4.02.2015

" NOT REALLY WELCOMED AT THE TABLE."

WE HAVE TAKEN A WARM, HEARTY MEAL THAT WELCOMES A WORLD OF FRIENDSHIP, DENIAL AND EVEN BETRAYAL and turned it into A COLD, DRY WAFER OR BIT OF BREAD THAT SATISFIES BUT A FEW.

This lavish and radical welcome, this nourishing, sustaining meal IS the Christian church in its essence . How to live this feast of Divine Love even more deeply so that those ( and there are many ) who feel excluded and unwelcome may enjoy this good food and drink alongside those of us who feel satisfied and content in our communities of the like-minded? I post this today on Holy Thursday because I was out walking and met a man who is very poor and homeless and when I invited him to accompany me to attend a lovely church community that I feel right at home in, he said: " I'm not REALLY welcome there ." It got me thinking/feeling... And I remembered hearing these words from others over the years. My question: Why? Why is this so? Can I see things from the perspective of one who does feel excluded ? Can I gain new insight and another perspective? Can we move beyond our contentment with where we are now and ask the hard questions of radical welcome? Can we imagine a longer, broader, new and different Table ? Or do we remain satisfied?


THE QUESTION OF WHY

WHY?    This is the question that Jesus cried out in his agony upon the cross. This is the question that captures my attention today. For years I have kept that question at a distance as a theological query seeing it as Jesus' ultimate question or better, quest in his personal relationship with his Abba, the Divine One. " Father, why have you abandoned me?"  But now, I'm troubled. I'm disturbed by the recurring thought that I am missing something more essential to the living of my life - the broader ethical implications that only now my imagination brings to my fearful mind. This question , 'Why? , is for me the ultimate question of my existence. Why am I? Why you?  Why this world? Why suffering? Why death? As I've reflected more and more on this in seminary, university, on the streets, reading the philosophers and theologians over many years, it  becomes clear to me that there is no satisfying answer but the question, that gnawing question, remains urgent. Why? Is it possible that the asking of the question itself is a kind of answer, a deeply human response to what is. When I cry out ,' Why?' I am throwing myself into this world of suffering with passion and the ever present possibility of passionate and compassionate engagement. When we listen, when we hear Jesus crying out from the cross, is it possible that Jesus' question ignites a theological and existential fire in our midst?  When we bring together another shocking cry of the Rabbi with this question a different light is shed. Jesus once said, " Whatever you do to the least of these you do to me."  When I attempt to make the connection I begin to see the world differently. I hear Syria crying out in their abandonment, "Why?" I hear the Palestinian people crying out from their refugee camps for more than sixty years, " Why?"  I hear men , women and children crying out from the rubble and shattered structures, " Why?" I hear those who live in poverty in the inner cities, in rural America continuing to lament their schools and the violence on their streets with this one word, " Why?" I hear the millions around the world struggling to find enough scraps of food to merely survive crying out, " Why? Why? Why?
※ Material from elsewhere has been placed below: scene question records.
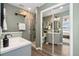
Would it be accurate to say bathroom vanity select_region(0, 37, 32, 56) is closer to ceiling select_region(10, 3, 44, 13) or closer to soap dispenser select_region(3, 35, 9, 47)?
soap dispenser select_region(3, 35, 9, 47)

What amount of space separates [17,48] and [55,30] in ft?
2.93

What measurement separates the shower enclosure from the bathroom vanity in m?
0.36

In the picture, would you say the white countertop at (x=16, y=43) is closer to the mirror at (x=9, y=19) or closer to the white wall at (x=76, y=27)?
the mirror at (x=9, y=19)

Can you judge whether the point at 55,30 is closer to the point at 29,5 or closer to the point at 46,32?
the point at 46,32

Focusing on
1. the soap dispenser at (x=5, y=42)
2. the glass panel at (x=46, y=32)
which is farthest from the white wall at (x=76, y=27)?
the soap dispenser at (x=5, y=42)

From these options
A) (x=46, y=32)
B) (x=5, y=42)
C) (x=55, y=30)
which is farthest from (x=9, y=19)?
(x=55, y=30)

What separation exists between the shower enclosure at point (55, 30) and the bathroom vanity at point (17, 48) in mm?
356

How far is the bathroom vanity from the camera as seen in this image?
1101 mm

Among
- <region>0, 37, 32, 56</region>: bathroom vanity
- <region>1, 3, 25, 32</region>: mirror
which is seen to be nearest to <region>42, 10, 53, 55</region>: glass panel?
<region>0, 37, 32, 56</region>: bathroom vanity

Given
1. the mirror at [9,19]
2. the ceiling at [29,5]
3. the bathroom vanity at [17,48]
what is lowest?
the bathroom vanity at [17,48]

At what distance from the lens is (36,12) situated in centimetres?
134

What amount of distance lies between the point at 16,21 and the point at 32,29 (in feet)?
0.86

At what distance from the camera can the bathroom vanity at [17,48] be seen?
3.61 ft

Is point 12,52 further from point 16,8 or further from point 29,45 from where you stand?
point 16,8
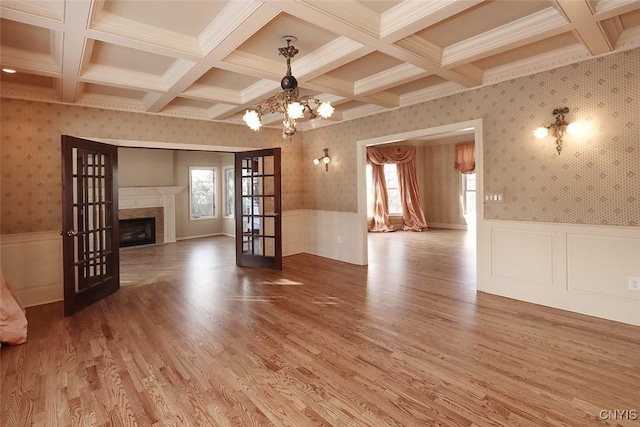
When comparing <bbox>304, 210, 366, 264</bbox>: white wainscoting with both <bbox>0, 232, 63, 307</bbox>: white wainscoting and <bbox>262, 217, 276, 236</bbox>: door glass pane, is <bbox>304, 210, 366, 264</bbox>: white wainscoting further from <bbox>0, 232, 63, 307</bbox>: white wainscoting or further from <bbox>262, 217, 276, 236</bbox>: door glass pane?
<bbox>0, 232, 63, 307</bbox>: white wainscoting

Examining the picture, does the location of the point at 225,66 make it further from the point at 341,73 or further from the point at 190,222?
the point at 190,222

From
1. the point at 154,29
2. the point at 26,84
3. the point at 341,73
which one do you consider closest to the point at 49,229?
the point at 26,84

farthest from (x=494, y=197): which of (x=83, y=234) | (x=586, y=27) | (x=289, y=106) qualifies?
(x=83, y=234)

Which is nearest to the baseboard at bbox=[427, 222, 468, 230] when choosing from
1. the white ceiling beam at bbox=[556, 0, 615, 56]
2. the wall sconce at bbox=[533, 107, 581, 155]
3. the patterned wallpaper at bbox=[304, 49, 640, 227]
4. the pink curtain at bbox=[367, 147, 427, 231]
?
the pink curtain at bbox=[367, 147, 427, 231]

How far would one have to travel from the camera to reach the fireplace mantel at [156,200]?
861 cm

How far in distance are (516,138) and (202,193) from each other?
8651 mm

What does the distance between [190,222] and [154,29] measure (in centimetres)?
774

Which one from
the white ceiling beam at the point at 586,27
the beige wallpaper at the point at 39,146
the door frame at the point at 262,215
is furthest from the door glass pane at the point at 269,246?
the white ceiling beam at the point at 586,27

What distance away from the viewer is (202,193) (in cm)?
1034

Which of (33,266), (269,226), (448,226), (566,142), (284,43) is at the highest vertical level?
(284,43)

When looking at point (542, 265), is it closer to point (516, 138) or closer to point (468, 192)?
point (516, 138)

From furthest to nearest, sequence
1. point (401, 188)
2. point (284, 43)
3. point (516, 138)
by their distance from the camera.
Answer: point (401, 188) < point (516, 138) < point (284, 43)

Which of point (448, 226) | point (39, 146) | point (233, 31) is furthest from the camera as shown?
point (448, 226)

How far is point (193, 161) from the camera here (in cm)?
996
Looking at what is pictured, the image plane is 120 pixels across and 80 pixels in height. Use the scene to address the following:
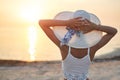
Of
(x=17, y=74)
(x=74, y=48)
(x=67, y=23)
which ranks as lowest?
(x=17, y=74)

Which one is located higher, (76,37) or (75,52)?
(76,37)

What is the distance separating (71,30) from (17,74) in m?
7.69

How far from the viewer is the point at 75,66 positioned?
3.56m

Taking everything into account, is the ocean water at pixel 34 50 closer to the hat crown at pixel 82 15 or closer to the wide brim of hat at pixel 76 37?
the wide brim of hat at pixel 76 37

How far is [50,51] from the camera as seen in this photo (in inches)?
716

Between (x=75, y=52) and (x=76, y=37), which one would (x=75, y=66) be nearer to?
(x=75, y=52)

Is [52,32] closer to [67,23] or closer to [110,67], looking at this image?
[67,23]

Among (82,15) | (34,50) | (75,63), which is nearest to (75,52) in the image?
(75,63)

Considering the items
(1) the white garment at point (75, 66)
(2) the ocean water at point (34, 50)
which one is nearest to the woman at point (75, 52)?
(1) the white garment at point (75, 66)

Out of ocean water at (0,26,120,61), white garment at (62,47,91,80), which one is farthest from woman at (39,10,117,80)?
ocean water at (0,26,120,61)

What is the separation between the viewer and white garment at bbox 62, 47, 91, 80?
356 centimetres

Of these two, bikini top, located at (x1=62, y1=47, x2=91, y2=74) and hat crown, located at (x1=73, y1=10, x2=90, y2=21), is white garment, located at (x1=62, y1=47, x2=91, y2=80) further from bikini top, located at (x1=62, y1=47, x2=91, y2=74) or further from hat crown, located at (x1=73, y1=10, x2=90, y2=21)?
hat crown, located at (x1=73, y1=10, x2=90, y2=21)

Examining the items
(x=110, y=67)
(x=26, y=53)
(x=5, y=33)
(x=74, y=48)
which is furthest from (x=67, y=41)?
(x=5, y=33)

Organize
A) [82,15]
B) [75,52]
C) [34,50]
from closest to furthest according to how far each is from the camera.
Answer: [82,15] → [75,52] → [34,50]
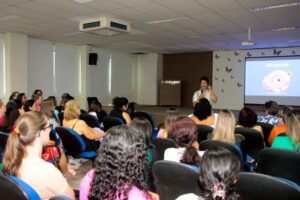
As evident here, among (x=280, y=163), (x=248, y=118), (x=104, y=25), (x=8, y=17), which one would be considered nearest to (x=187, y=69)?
(x=104, y=25)

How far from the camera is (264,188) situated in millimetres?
1455

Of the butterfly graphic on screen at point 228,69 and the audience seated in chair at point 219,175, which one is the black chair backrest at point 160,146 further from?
the butterfly graphic on screen at point 228,69

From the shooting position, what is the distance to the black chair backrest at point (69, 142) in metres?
3.34

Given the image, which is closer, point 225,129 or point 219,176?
point 219,176

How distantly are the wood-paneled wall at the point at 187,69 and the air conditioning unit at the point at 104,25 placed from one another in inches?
235

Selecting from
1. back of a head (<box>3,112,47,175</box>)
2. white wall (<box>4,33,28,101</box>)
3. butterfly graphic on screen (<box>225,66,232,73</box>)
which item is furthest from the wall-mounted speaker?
back of a head (<box>3,112,47,175</box>)

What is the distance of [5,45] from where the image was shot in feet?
26.1

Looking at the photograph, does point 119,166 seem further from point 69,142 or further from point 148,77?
point 148,77

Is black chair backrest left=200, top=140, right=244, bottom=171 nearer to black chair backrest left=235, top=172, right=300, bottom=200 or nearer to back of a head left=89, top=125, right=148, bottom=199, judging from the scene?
black chair backrest left=235, top=172, right=300, bottom=200

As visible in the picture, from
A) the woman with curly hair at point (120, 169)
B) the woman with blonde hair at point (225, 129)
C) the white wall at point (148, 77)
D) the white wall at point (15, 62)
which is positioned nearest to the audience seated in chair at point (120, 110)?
the woman with blonde hair at point (225, 129)

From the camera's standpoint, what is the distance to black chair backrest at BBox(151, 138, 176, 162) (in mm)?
2615

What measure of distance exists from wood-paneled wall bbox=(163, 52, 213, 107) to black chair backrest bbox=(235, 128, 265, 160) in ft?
28.5

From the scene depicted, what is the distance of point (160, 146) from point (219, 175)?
156 centimetres

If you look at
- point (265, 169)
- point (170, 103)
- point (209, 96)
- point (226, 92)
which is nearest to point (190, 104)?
point (170, 103)
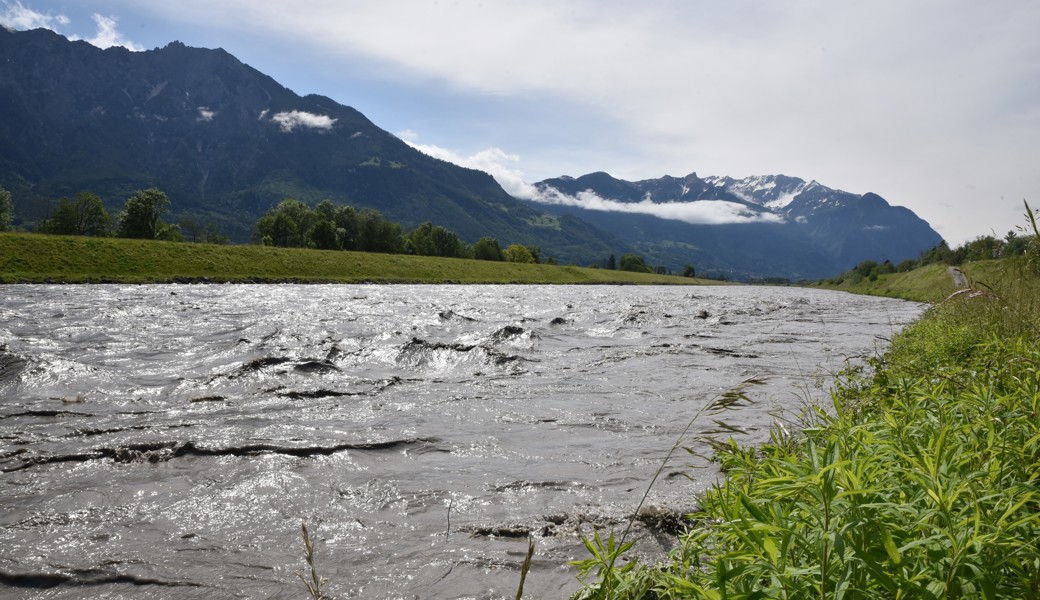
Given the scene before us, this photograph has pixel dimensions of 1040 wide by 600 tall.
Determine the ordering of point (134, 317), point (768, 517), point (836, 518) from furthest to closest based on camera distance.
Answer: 1. point (134, 317)
2. point (768, 517)
3. point (836, 518)

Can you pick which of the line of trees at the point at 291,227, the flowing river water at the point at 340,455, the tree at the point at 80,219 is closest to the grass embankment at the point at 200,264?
the flowing river water at the point at 340,455

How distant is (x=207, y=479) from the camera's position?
24.0ft

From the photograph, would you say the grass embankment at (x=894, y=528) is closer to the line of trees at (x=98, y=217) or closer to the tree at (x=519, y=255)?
the line of trees at (x=98, y=217)

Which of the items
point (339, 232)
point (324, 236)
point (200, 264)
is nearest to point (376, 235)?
point (339, 232)

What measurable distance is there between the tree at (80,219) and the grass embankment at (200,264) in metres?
48.0

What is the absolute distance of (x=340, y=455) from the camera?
331 inches

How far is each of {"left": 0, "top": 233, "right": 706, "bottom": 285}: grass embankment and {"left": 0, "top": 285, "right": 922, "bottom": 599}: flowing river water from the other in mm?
35120

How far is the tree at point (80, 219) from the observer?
301 feet

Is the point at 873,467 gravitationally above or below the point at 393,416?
above

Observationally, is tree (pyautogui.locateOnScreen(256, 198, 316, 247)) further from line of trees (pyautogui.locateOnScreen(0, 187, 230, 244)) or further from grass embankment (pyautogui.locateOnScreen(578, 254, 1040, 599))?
grass embankment (pyautogui.locateOnScreen(578, 254, 1040, 599))

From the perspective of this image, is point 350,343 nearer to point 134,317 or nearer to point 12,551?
point 134,317

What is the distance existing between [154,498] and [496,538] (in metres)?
4.38

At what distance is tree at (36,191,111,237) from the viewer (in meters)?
91.8

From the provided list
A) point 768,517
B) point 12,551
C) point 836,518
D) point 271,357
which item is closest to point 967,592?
point 836,518
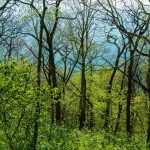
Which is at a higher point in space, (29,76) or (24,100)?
(29,76)

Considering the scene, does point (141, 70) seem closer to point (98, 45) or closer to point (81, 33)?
point (98, 45)

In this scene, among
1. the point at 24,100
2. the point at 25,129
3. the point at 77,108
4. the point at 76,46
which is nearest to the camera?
the point at 24,100

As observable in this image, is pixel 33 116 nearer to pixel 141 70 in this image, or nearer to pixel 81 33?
pixel 81 33

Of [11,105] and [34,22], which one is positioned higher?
[34,22]

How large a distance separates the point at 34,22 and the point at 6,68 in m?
34.2

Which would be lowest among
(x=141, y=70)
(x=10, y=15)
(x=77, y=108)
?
(x=77, y=108)

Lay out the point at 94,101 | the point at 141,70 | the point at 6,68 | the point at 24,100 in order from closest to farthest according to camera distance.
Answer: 1. the point at 6,68
2. the point at 24,100
3. the point at 94,101
4. the point at 141,70

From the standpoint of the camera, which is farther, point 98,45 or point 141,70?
point 141,70

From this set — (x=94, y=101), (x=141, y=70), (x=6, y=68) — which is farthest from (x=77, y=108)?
(x=6, y=68)

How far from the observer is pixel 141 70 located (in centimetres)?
5294

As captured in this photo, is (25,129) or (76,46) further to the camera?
(76,46)

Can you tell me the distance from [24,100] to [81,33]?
28.7 m

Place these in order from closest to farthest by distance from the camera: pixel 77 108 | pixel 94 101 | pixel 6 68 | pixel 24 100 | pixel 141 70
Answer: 1. pixel 6 68
2. pixel 24 100
3. pixel 94 101
4. pixel 77 108
5. pixel 141 70

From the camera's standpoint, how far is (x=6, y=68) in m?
10.1
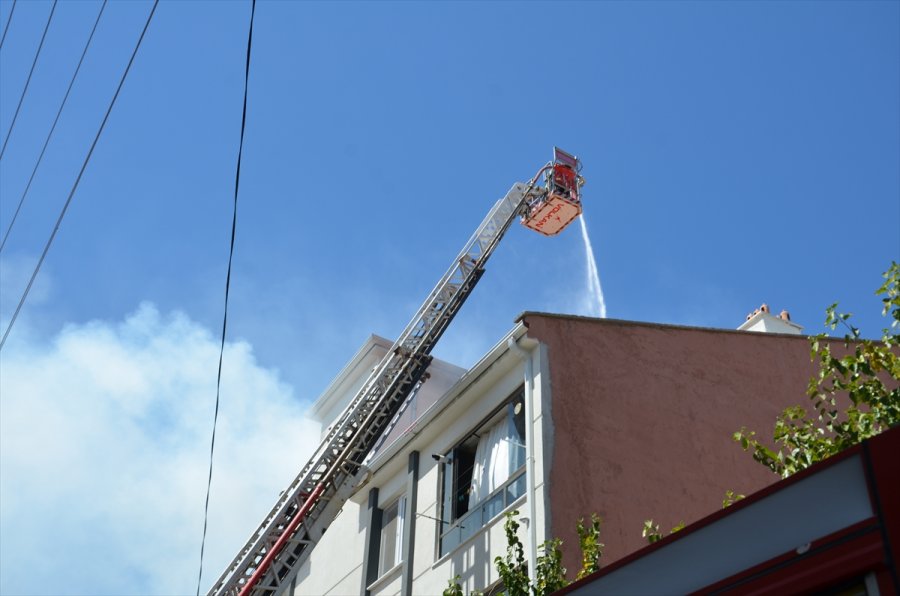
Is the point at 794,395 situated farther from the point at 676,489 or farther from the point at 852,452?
the point at 852,452

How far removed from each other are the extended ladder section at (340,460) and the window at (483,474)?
2193mm

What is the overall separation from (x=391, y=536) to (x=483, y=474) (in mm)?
3199

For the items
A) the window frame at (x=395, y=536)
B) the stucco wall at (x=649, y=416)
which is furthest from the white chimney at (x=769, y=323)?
the window frame at (x=395, y=536)

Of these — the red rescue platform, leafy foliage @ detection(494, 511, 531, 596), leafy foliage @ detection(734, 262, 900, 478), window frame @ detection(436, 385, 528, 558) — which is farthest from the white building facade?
the red rescue platform

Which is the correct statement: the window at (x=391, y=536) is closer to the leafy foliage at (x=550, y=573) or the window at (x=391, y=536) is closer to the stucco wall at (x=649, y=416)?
the stucco wall at (x=649, y=416)

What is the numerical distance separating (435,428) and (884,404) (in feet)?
25.6

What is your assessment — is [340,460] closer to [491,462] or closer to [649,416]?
[491,462]

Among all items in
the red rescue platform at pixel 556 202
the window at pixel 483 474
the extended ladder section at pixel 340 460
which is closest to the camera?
the window at pixel 483 474

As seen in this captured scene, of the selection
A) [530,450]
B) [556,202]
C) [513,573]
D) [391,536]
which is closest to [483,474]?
[530,450]

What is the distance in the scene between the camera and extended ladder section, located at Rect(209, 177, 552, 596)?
16.5m

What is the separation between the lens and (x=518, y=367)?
583 inches

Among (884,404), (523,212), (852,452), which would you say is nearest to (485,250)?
(523,212)

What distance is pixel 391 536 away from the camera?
17359mm

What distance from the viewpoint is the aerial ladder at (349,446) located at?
1655cm
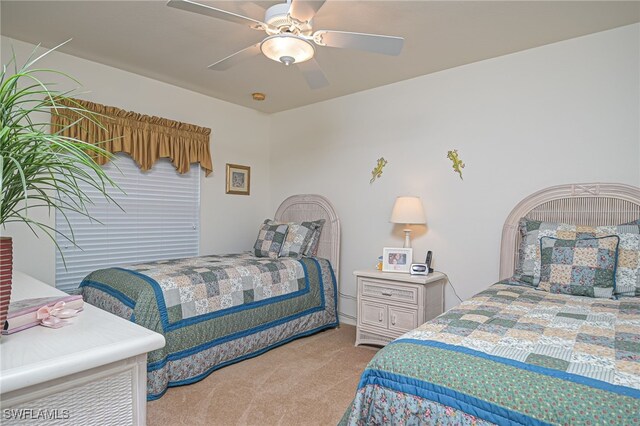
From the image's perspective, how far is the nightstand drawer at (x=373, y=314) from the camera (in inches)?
126

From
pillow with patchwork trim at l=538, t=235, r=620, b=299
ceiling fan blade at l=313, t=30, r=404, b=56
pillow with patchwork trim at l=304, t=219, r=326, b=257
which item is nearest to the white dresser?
ceiling fan blade at l=313, t=30, r=404, b=56

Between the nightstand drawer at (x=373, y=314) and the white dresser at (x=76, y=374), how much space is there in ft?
8.22

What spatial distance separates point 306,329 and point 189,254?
1554mm

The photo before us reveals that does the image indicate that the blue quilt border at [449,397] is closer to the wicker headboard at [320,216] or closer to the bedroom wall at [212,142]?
the wicker headboard at [320,216]

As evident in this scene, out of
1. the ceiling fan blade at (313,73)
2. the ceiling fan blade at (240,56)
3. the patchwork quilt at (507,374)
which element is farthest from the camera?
the ceiling fan blade at (313,73)

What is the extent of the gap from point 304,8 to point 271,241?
2.49 metres

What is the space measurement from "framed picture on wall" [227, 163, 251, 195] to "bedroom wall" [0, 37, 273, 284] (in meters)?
0.06

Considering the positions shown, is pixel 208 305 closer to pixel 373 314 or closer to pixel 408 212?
pixel 373 314

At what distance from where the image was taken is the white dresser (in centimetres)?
71

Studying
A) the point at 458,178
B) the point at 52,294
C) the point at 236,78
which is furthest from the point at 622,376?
the point at 236,78

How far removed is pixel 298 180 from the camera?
14.9ft

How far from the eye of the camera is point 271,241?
3.85m

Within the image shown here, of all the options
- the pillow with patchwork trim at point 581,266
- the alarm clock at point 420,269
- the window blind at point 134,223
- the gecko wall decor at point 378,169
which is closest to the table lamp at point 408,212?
the alarm clock at point 420,269

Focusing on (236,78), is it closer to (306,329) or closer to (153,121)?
(153,121)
Now here's the kicker: I hear Jesus crying out through all these human beings, crying out not to God but to us. Christ, can you not leave us alone? We are doing all we can! What do you want from us?  The ultimate question of why is aimed right at me and right at you. It is a serious disturbance of the peace.  And remember, this is a question with no satisfying answer so it will not go away. It is not intended to be answered. It is intended to be felt like an earthquake in the heart. And when we're able to ask it we ask it with passion and compassion over and over and over again.  The question of why is meant to propel us deeper into the darkness of suffering, ours and the world's. This kind of question asks us until we cry out with Jesus, " Why?"  This unanswerable 'Why?' is our constant companion and will lead us, if we desire, and sometimes in spite of our desires, deeper into the awkwardness of relationship, deeper into the struggle for justice, and deeper into the paradox and the mystery of our lives.  Ultimately it's about transformation -ours and the world. And along the way there is the danger and risk of change. And along the way there is also the delight of asking questions that unearth truth and joyful discovery. And it all begins with, " Why?"